- **TEXTAUSZUG**

● ● ● ● ● ● ●

Neues Deutschland S.1 Sonnabend/Sonntag, 23./24. September 2000 

 Justiz  Punktsieg für Diestel im Streit mit Gauck 

Rostocker Gericht lehnte Unterlassungsklage ab

Der Antrag auf Erlass einer einstweiligen Verfügung wird abgewiesen. Mit diesem Spruch endete am Freitag Nachmittag ein Verfahren zwischen Peter-Michael Diestel und Joachim Gauck.

Rostock (ND-Heilig ). Gegenstand der Verhandlung waren Interviews mit Diestel im >>Neuen Deutschland<< und in der >>Berliner Morgenpost<<. Darin hat der letzte DDR-Innenminister den Beauftragten für die Unterlagen der DDR-Staatssicherheit als einen >>in klassischer Weise Begünstigten im Sinne des Stasi-Unterlagengesetzes bezeichnet. Diese Äußerung wollte Gauck verbieten lassen. Als ein Beispiel der Begünstigung nannte Diestel die Aus- und Wiedereinreise der Gauck-Söhne in die bzw. aus der BRD. Dafür, dass dies nur mit Hilfe des MfS möglich war, lieferte er vor dem Rostocker Landgericht eine Fülle eidesstattlicher Erklärungen.

● ● ● ● ● ● ●

- **MATERIAL ZUR AUFGABE**

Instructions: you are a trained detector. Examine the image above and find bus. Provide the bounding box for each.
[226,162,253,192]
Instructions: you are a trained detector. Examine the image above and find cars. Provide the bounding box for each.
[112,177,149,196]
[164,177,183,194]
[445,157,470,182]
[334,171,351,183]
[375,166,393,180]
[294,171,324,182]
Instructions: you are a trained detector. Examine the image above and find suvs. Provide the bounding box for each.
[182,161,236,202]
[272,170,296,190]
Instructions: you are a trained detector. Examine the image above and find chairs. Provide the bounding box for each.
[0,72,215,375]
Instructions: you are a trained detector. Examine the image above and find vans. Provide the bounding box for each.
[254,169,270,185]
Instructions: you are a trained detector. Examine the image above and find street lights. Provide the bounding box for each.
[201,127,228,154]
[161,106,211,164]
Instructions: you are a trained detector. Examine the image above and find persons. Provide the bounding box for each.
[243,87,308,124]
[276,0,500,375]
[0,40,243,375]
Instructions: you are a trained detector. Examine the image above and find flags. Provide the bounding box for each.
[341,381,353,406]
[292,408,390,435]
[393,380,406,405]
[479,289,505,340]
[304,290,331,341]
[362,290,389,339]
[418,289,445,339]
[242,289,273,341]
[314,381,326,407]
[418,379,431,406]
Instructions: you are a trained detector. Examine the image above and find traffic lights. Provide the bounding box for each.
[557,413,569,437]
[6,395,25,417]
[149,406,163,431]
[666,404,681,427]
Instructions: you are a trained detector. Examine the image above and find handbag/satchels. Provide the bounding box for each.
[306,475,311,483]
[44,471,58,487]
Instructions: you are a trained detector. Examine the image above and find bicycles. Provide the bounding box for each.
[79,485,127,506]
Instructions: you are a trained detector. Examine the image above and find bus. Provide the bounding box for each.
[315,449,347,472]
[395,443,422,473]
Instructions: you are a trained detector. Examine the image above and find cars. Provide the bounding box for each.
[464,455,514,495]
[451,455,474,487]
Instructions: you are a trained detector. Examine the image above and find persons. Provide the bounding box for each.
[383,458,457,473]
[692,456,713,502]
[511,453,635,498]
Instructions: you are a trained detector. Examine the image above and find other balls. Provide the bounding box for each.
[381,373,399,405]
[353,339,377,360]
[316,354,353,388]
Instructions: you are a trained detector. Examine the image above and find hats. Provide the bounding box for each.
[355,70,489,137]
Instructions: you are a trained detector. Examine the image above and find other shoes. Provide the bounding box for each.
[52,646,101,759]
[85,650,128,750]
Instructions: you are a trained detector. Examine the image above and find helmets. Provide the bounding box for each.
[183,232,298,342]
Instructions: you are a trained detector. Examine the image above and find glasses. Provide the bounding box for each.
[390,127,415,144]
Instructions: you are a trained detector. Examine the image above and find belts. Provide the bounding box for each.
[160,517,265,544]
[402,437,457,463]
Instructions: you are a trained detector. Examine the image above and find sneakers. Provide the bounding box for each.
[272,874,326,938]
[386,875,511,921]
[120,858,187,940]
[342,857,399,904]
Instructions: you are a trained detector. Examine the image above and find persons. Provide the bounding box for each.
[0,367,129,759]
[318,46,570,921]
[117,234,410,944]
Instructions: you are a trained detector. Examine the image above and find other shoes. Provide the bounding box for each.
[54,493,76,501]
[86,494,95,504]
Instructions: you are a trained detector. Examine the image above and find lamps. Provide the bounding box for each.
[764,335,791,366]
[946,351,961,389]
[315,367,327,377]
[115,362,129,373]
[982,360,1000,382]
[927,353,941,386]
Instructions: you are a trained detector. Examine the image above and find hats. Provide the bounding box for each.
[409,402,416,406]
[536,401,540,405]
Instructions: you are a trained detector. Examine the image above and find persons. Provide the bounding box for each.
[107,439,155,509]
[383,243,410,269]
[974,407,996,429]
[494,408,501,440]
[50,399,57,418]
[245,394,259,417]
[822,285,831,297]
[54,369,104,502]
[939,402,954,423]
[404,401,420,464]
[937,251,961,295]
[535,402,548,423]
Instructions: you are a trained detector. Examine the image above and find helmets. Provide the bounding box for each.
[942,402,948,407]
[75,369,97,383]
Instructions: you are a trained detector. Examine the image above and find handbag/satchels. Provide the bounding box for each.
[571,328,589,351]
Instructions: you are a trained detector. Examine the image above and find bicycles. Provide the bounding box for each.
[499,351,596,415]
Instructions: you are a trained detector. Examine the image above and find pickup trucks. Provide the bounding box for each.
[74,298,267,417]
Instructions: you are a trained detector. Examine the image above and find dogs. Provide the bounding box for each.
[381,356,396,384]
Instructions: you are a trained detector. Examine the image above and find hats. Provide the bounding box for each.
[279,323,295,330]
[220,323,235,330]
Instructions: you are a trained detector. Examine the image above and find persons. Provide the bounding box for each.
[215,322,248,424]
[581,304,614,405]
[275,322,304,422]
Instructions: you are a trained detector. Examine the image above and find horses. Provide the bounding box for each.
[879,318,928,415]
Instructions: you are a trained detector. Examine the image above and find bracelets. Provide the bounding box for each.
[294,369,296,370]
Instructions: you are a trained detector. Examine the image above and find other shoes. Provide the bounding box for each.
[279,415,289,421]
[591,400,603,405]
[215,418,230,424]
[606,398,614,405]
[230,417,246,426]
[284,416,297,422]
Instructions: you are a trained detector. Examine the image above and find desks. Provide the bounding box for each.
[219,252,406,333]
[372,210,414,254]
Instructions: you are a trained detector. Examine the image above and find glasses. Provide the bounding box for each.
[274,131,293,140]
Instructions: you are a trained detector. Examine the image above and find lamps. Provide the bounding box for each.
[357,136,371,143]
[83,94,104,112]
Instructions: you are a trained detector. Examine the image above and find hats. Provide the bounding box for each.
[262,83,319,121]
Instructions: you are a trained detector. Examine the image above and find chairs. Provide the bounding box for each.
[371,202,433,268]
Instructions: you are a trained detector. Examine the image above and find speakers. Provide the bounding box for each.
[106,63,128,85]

● ● ● ● ● ● ●

- **ANFORDERUNG 1**
Welches Amt hatte Diestel laut dem Textauszug zuletzt in der DDR inne?
- **ANFORDERUNG 2**
Übertrage die Zeilen unter „Material zur Aufgabe“ von der ersten bis einschließlich der Zeile mit "[272,170,296,190]" in eine Markdown-Tabelle mit den Spalten „Nr.“ und „Inhalt“. Lass Leerzeilen weg.
Der Textauszug und die Zeilen stehen in keinem Zusammenhang.

- **ERGEBNIS 1**
Er war der letzte DDR-Innenminister.

- **ERGEBNIS 2**
| Nr. | Inhalt |
|---|---|
| 1 | Instructions: you are a trained detector. Examine the image above and find bus. Provide the bounding box for each. |
| 2 | [226,162,253,192] |
| 3 | Instructions: you are a trained detector. Examine the image above and find cars. Provide the bounding box for each. |
| 4 | [112,177,149,196] |
| 5 | [164,177,183,194] |
| 6 | [445,157,470,182] |
| 7 | [334,171,351,183] |
| 8 | [375,166,393,180] |
| 9 | [294,171,324,182] |
| 10 | Instructions: you are a trained detector. Examine the image above and find suvs. Provide the bounding box for each. |
| 11 | [182,161,236,202] |
| 12 | [272,170,296,190] |